Jeanne du Barry
"Versailles has never seen a guest quite like this."

Walking into a screening of Jeanne du Barry in 2023 felt less like attending a movie and more like witnessing a high-stakes diplomatic summit. Between the deafening roar of the social media discourse surrounding Johnny Depp and the film’s high-profile debut at the Cannes Film Festival, the actual movie almost felt like an afterthought. We live in an era where the "meta-narrative"—the stuff happening on Twitter and in courtroom livestreams—often threatens to swallow the art whole. But once the lights dimmed and the lush, 35mm grain filled the screen, I found myself transported not just to 18th-century France, but into the singular, stubborn vision of its creator, Maïwenn.
A Rebel in Silk and Powder
The film follows the meteoric rise of Jeanne Bécu, a woman born into poverty who used her wit, beauty, and sheer refusal to follow the rules to climb the social ladder, eventually landing in the bed of King Louis XV. Maïwenn doesn't just direct; she occupies the title role with a performance that feels pointedly modern. She plays Jeanne as a woman who treats the stifling etiquette of Versailles like a tedious joke she’s the only one in on.
I’ll be honest: there’s a distinct "vanity project" energy here that might grate on some. Maïwenn is in nearly every frame, and the camera gazes at her with an adoration that borders on the religious. However, I found her charisma hard to deny. In an era where period dramas often feel like they’ve been sterilized for modern sensibilities, her Jeanne feels messy and human. There’s a scene where she first meets the King and breaks protocol by looking him directly in the eye, and for a second, the movie captures that genuine, dangerous spark of two people recognizing a shared boredom with the world. I watched this scene while sipping a lukewarm cup of chamomile tea that had grown a thin film on top, and yet the onscreen opulence was so thick I could almost smell the expensive perfume and unwashed wigs.
The Elephant in the Golden Room
Let’s talk about Johnny Depp. This was his first major role following a very public, very ugly legal saga, and the curiosity factor was through the roof. As Louis XV, he is... surprisingly quiet. It’s a performance of shrugs, heavy sighs, and prolonged stares. Since his French is functional but limited, the script leans into the King’s stoicism. At times, it works—he carries the weariness of a man who has been "The King" for too long. At other times, I felt like he was essentially playing a very expensive, very tired wax figure that occasionally nodded.
It’s a far cry from the manic energy of Jack Sparrow in the Pirates of the Caribbean franchise or his work with Tim Burton in Sweeney Todd (2007). It’s a subdued, almost ghostly presence. The real heart of the film, surprisingly, isn’t the romance between the lead pair, but the relationship between Jeanne and the King’s valet, La Borde. Benjamin Lavernhe (who was brilliant in The Sense of Wonder) absolutely steals the movie. He plays the bridge between Jeanne’s chaos and the King’s rigidity with such soulful, understated grace that I found myself wishing the movie was actually about him.
The Cost of Admission
Visually, the film is a knockout. Shooting on location at Versailles is a flex that few productions can pull off, and the cinematography by Laurent Dailland captures the gold leaf and hall of mirrors with a rich, tactile warmth. In our current landscape of "Volume" sets and flat, digital lighting that plagues so many streaming-first blockbusters, seeing real sunlight hit real silk is a relief. It’s a film that demands to be seen on a big screen, even if the script occasionally meanders like a tourist lost in the palace gardens.

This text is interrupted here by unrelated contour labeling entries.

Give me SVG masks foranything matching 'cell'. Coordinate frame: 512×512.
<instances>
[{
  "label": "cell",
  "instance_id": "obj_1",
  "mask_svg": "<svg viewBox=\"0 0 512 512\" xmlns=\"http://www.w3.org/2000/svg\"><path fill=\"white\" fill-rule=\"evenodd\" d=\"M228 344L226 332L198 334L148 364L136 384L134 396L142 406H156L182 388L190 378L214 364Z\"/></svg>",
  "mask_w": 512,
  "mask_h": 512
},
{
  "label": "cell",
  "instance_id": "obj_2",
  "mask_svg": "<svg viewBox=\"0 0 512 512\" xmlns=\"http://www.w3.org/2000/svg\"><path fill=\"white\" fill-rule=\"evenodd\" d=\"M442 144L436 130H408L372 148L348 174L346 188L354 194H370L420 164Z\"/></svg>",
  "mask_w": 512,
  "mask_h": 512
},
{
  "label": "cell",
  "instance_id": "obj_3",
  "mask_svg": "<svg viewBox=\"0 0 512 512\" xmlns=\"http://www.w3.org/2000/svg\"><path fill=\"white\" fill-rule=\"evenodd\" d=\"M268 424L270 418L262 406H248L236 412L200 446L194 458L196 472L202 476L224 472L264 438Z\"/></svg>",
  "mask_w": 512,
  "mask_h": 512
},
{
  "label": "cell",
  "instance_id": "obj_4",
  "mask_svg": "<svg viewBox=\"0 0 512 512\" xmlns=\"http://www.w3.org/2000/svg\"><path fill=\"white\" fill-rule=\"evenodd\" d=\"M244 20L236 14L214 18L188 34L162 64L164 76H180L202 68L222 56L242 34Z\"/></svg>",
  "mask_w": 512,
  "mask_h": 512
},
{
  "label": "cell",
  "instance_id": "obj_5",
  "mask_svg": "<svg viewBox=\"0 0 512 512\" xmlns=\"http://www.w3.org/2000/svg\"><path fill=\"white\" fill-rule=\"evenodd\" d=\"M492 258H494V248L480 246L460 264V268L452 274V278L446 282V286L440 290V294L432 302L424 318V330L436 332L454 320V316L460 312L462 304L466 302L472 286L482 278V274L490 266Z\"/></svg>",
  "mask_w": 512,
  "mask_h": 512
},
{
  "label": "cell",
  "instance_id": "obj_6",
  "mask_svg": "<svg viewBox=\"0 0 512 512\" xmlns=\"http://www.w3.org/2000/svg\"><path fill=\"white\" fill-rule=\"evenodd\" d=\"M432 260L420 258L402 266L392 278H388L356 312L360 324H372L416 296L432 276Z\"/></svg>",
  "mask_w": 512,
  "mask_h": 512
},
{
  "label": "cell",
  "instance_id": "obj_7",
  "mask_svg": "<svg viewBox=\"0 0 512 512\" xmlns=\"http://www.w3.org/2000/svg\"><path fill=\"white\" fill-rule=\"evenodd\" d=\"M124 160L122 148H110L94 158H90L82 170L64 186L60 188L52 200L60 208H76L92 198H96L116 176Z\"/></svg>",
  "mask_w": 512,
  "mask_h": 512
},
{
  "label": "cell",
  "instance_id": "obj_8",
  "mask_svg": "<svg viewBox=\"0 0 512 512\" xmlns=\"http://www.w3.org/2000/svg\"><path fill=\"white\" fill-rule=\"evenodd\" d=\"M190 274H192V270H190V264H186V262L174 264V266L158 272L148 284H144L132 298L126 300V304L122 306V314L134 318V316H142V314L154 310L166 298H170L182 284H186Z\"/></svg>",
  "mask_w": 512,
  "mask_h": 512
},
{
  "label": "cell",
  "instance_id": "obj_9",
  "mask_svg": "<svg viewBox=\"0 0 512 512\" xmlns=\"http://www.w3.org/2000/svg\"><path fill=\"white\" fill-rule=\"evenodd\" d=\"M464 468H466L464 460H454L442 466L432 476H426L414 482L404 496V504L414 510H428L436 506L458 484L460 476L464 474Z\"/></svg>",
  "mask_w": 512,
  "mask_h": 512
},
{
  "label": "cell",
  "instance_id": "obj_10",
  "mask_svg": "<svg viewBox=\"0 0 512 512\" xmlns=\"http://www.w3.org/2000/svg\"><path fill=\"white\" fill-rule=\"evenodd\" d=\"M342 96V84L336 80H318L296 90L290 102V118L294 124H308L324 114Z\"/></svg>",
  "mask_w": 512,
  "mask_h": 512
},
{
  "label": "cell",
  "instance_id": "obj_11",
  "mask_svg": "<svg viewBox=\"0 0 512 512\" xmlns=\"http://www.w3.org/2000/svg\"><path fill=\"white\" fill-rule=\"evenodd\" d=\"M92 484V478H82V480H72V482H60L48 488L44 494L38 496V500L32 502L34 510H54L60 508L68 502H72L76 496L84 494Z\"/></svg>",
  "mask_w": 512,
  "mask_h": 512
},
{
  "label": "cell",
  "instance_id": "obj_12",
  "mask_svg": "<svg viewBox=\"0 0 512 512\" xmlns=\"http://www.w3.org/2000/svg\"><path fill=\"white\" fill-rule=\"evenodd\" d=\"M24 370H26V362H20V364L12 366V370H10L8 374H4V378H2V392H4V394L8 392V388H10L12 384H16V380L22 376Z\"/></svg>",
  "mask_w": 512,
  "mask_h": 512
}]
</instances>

The film does struggle with its own identity. Is it a feminist reclamation? A tragic romance? A middle finger to the "cancel culture" era? It tries to be all three, and as a result, the pacing in the final act feels rushed, leaping through years of history to get to the inevitable guillotine-shaped shadow looming over the horizon. There were moments where the dialogue felt a bit thin, perhaps a byproduct of the rumored friction on set. Apparently, Maïwenn and Depp didn't always see eye-to-eye during production, with reports of "screaming matches" over call times. You can almost feel that tension in the edit; the film feels like it's holding its breath.
Ultimately, Jeanne du Barry is a fascinating artifact of our current cultural moment. It’s a lush, traditional costume drama caught in the crosswinds of modern celebrity scandal and the changing tides of theatrical distribution. While it doesn't quite reach the heights of period masterpieces like Sofia Coppola’s Marie Antoinette (2006) or Yorgos Lanthimos’s The Favourite (2018), it possesses a defiant spirit that kept me engaged. It’s a movie about the cost of being noticed, released at a time when being noticed is the most dangerous thing you can be.